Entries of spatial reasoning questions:
╭──

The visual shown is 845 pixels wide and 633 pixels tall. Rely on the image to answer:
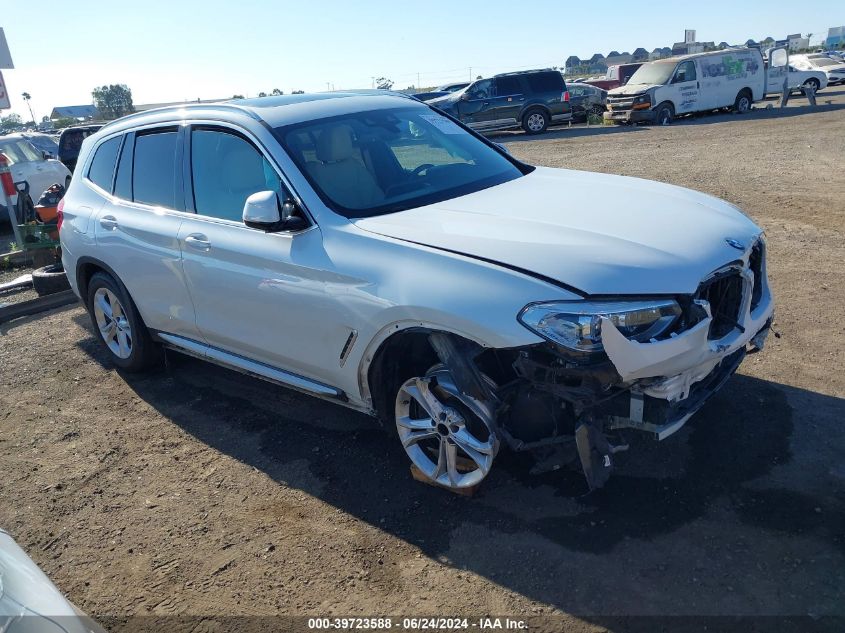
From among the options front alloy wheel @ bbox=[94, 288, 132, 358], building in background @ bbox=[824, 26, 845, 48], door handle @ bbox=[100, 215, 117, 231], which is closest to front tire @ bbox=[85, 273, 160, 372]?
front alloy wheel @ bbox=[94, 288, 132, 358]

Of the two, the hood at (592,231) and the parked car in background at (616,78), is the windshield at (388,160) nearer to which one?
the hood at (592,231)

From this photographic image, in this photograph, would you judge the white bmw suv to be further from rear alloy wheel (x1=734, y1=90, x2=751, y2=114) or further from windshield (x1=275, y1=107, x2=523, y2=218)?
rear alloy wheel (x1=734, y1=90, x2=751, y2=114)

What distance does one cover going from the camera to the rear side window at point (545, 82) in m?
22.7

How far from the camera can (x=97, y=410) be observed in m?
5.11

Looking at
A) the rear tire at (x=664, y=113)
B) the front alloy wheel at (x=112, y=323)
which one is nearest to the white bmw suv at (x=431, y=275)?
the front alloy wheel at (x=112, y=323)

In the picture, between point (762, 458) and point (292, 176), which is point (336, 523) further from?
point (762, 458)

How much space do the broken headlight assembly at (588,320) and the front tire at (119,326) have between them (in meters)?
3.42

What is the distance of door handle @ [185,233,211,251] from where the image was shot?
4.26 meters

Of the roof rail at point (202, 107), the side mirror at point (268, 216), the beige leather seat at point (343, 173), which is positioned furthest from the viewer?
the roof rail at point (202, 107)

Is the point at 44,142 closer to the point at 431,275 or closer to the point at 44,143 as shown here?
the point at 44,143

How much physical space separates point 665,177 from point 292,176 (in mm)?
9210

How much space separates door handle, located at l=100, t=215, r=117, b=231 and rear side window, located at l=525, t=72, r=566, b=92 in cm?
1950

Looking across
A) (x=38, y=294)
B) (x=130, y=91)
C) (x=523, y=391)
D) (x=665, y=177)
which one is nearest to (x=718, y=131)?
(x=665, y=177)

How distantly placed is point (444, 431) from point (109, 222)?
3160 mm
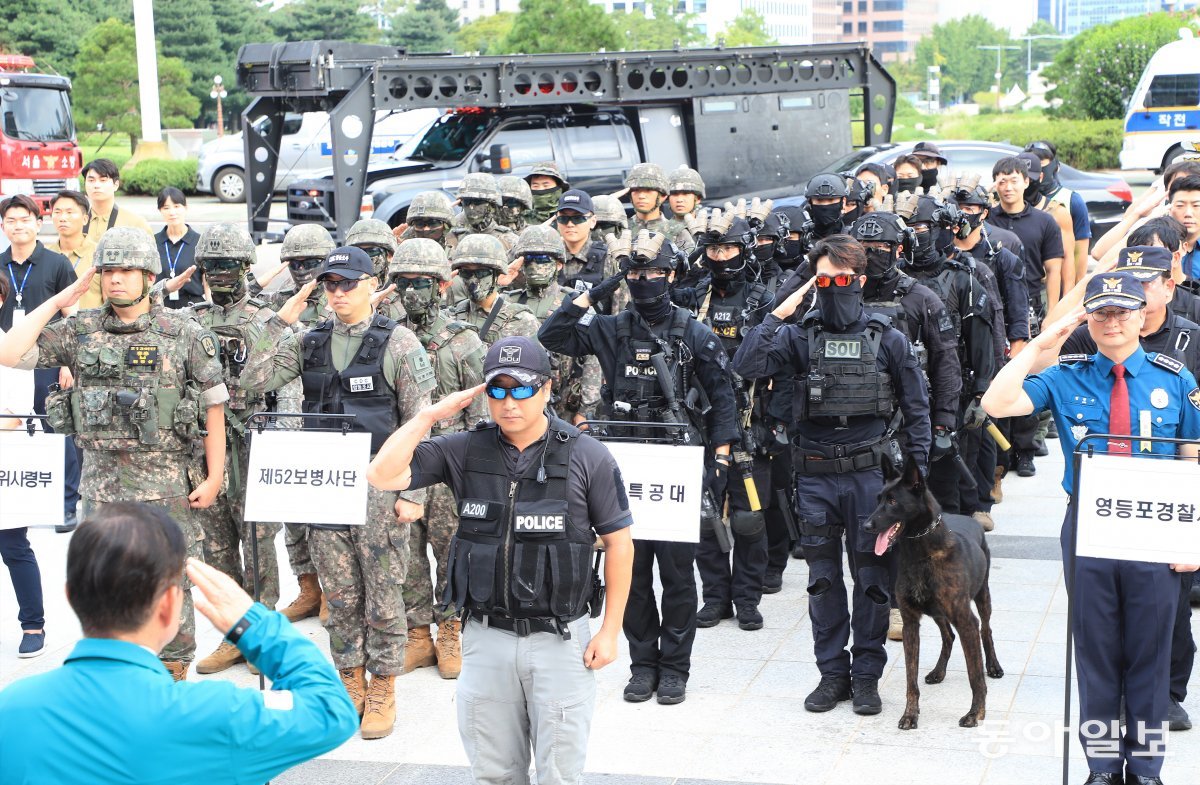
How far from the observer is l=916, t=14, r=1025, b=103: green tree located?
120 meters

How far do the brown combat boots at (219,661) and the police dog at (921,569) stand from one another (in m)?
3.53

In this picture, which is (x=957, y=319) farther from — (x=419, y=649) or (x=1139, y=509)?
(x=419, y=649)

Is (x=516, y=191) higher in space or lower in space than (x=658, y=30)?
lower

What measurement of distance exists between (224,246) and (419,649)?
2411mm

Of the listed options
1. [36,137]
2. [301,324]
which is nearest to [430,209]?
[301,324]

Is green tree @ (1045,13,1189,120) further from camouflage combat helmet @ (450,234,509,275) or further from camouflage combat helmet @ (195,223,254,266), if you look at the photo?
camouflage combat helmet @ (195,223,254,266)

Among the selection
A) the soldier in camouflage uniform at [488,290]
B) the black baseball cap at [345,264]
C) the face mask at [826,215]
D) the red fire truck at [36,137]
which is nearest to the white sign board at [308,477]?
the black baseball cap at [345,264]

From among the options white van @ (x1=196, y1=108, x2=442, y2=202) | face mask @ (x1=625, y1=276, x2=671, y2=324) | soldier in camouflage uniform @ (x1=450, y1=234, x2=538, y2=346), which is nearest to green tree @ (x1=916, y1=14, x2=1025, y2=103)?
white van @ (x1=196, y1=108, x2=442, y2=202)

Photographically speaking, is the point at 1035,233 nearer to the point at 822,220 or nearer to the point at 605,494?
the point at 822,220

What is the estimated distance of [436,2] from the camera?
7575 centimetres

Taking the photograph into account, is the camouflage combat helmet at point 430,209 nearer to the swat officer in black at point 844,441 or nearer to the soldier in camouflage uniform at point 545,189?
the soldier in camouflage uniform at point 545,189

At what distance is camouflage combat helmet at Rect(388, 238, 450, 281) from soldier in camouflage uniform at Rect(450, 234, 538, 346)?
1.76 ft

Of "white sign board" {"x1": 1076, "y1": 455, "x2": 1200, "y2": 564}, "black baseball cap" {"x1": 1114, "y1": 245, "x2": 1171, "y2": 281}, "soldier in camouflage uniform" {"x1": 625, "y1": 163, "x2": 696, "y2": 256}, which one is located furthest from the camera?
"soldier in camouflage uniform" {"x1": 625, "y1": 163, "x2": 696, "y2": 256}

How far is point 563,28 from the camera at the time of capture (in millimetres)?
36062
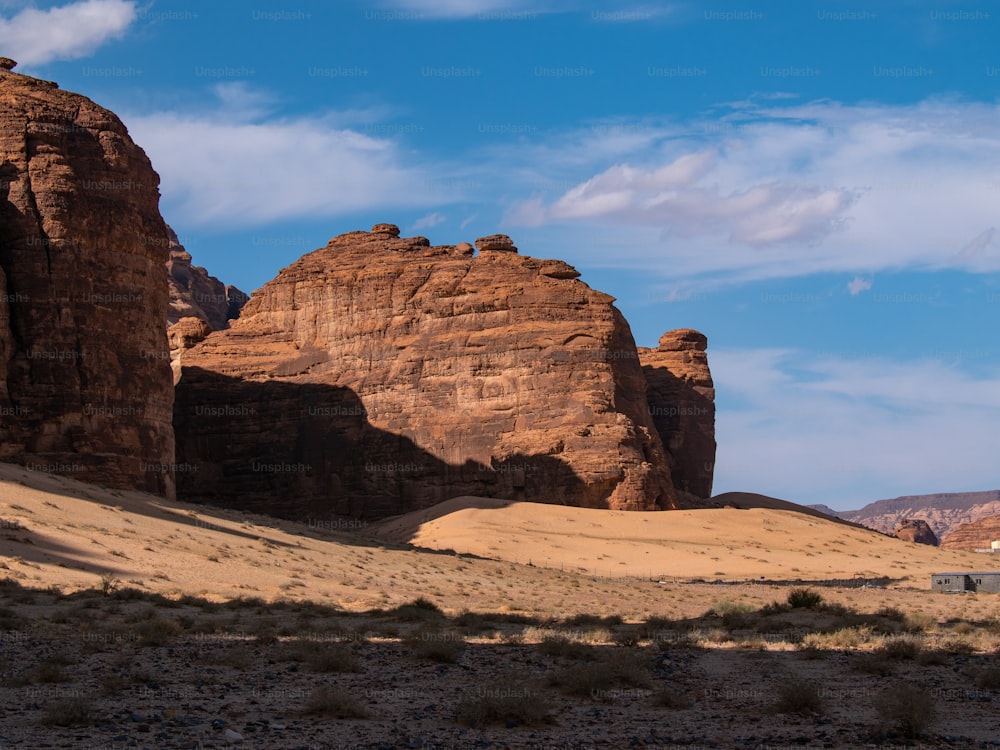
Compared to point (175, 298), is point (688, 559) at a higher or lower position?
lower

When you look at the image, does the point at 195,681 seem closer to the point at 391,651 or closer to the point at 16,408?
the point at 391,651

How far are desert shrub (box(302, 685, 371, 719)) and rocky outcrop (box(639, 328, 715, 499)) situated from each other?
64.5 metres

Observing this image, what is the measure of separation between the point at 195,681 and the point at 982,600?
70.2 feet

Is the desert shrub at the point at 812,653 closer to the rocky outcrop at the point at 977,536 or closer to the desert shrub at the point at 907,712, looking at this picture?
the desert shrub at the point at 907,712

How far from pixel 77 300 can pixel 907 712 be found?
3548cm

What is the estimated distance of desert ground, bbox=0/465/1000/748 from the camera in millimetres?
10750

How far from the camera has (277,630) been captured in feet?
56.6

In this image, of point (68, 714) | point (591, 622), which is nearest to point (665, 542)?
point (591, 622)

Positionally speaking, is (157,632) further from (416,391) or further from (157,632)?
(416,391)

╰──

TASK INSTRUCTIONS:
Edit all of the entries above so that every "rocky outcrop" becomes "rock formation", keeping everything else the same. Leave the pictures out of your answer.

THE RESULT:
The visual shown is 845 pixels wide and 633 pixels tall. Rely on the image to answer:
From among the options front alloy wheel @ bbox=[94, 288, 132, 358], building in background @ bbox=[824, 26, 845, 48], door handle @ bbox=[100, 215, 117, 231], which is closest to front tire @ bbox=[85, 273, 160, 372]?
front alloy wheel @ bbox=[94, 288, 132, 358]

Of the two, the hood at (592,231) and the parked car in background at (616,78), is the windshield at (388,160) nearer to which one?
the hood at (592,231)

From this photographic image, in this photograph, would you judge the white bmw suv to be further from rear alloy wheel (x1=734, y1=90, x2=751, y2=114) or further from windshield (x1=275, y1=107, x2=523, y2=218)?
rear alloy wheel (x1=734, y1=90, x2=751, y2=114)

What distance does one cover going from the camera to the rear side window at point (545, 82) in m?
22.7

How far from the camera can (x=97, y=410) be observed in m?
5.11

Looking at
A) the rear tire at (x=664, y=113)
B) the front alloy wheel at (x=112, y=323)
which one is nearest to the white bmw suv at (x=431, y=275)?
the front alloy wheel at (x=112, y=323)

In the picture, between point (762, 458) and point (292, 176), which is point (336, 523) further from?
point (762, 458)

How much space do the broken headlight assembly at (588,320) and the front tire at (119,326) have between them (in meters)?
3.42

What is the distance of door handle @ [185,233,211,251] from where the image was shot?
4.26 meters

Of the roof rail at point (202, 107), the side mirror at point (268, 216), the beige leather seat at point (343, 173), which is positioned furthest from the viewer?
the roof rail at point (202, 107)

Is the point at 44,142 closer to the point at 431,275 or closer to the point at 44,143 as shown here?
the point at 44,143

How much physical space separates point 665,177 from point 292,176 (in mm)?
9210

How much space separates door handle, located at l=100, t=215, r=117, b=231 and rear side window, located at l=525, t=72, r=566, b=92 in cm?
1950

Looking across
A) (x=38, y=294)
B) (x=130, y=91)
C) (x=523, y=391)
D) (x=665, y=177)
which one is nearest to (x=718, y=131)?
(x=665, y=177)

How distantly placed is point (444, 431) from point (109, 222)?
3160 mm
How far from the observer is l=916, t=14, r=1025, b=103: green tree located?
120 meters

How far do the brown combat boots at (219,661) and the police dog at (921,569) stand from one another (in m)?
3.53

In this picture, which is (x=957, y=319) farther from — (x=419, y=649) or (x=1139, y=509)?
(x=419, y=649)

Is (x=516, y=191) higher in space or lower in space than (x=658, y=30)?
lower

What measurement of distance exists between (224,246) and (419,649)?
2411mm

Of the listed options
1. [36,137]
2. [301,324]
which is nearest to [430,209]?
[301,324]

Is green tree @ (1045,13,1189,120) further from camouflage combat helmet @ (450,234,509,275) or further from camouflage combat helmet @ (195,223,254,266), if you look at the photo?
camouflage combat helmet @ (195,223,254,266)

Among the selection
A) the soldier in camouflage uniform at [488,290]
B) the black baseball cap at [345,264]
C) the face mask at [826,215]
D) the red fire truck at [36,137]
which is nearest to the white sign board at [308,477]?
the black baseball cap at [345,264]

From among the options white van @ (x1=196, y1=108, x2=442, y2=202) | face mask @ (x1=625, y1=276, x2=671, y2=324) | soldier in camouflage uniform @ (x1=450, y1=234, x2=538, y2=346), which is nearest to green tree @ (x1=916, y1=14, x2=1025, y2=103)?
white van @ (x1=196, y1=108, x2=442, y2=202)

Photographically speaking, is the point at 1035,233 nearer to the point at 822,220 or nearer to the point at 605,494?
the point at 822,220

What is the estimated distance of [436,2] from the camera?
7575 centimetres

Taking the photograph into account, is the camouflage combat helmet at point 430,209 nearer to the swat officer in black at point 844,441 or nearer to the soldier in camouflage uniform at point 545,189?
the soldier in camouflage uniform at point 545,189

At what distance is camouflage combat helmet at Rect(388, 238, 450, 281) from soldier in camouflage uniform at Rect(450, 234, 538, 346)?
1.76 ft

Of "white sign board" {"x1": 1076, "y1": 455, "x2": 1200, "y2": 564}, "black baseball cap" {"x1": 1114, "y1": 245, "x2": 1171, "y2": 281}, "soldier in camouflage uniform" {"x1": 625, "y1": 163, "x2": 696, "y2": 256}, which one is located furthest from the camera?
"soldier in camouflage uniform" {"x1": 625, "y1": 163, "x2": 696, "y2": 256}

How far is point 563,28 from the camera at the time of capture (in millimetres)?
36062
Compared to point (175, 298), is point (688, 559) at a higher or lower position?
lower

When you look at the image, does the point at 195,681 seem closer to the point at 391,651 or closer to the point at 16,408?
the point at 391,651

How far are desert shrub (box(302, 685, 371, 719)) and rock formation (box(639, 328, 715, 499)) situated from each other?
64.5 metres

Observing this image, what is the measure of separation between the point at 195,681 and the point at 982,600?
70.2 feet

Is the desert shrub at the point at 812,653 closer to the rock formation at the point at 977,536 or closer to the desert shrub at the point at 907,712, looking at this picture?
the desert shrub at the point at 907,712

How far from pixel 77 300 can pixel 907 712 be found?
3548cm

What is the estimated distance of desert ground, bbox=0/465/1000/748 from the camera in millimetres?
10750

How far from the camera has (277,630) been captured in feet?
56.6

In this image, of point (68, 714) | point (591, 622), which is nearest to point (665, 542)?
point (591, 622)

Positionally speaking, is (157,632) further from (416,391) or further from (157,632)?
(416,391)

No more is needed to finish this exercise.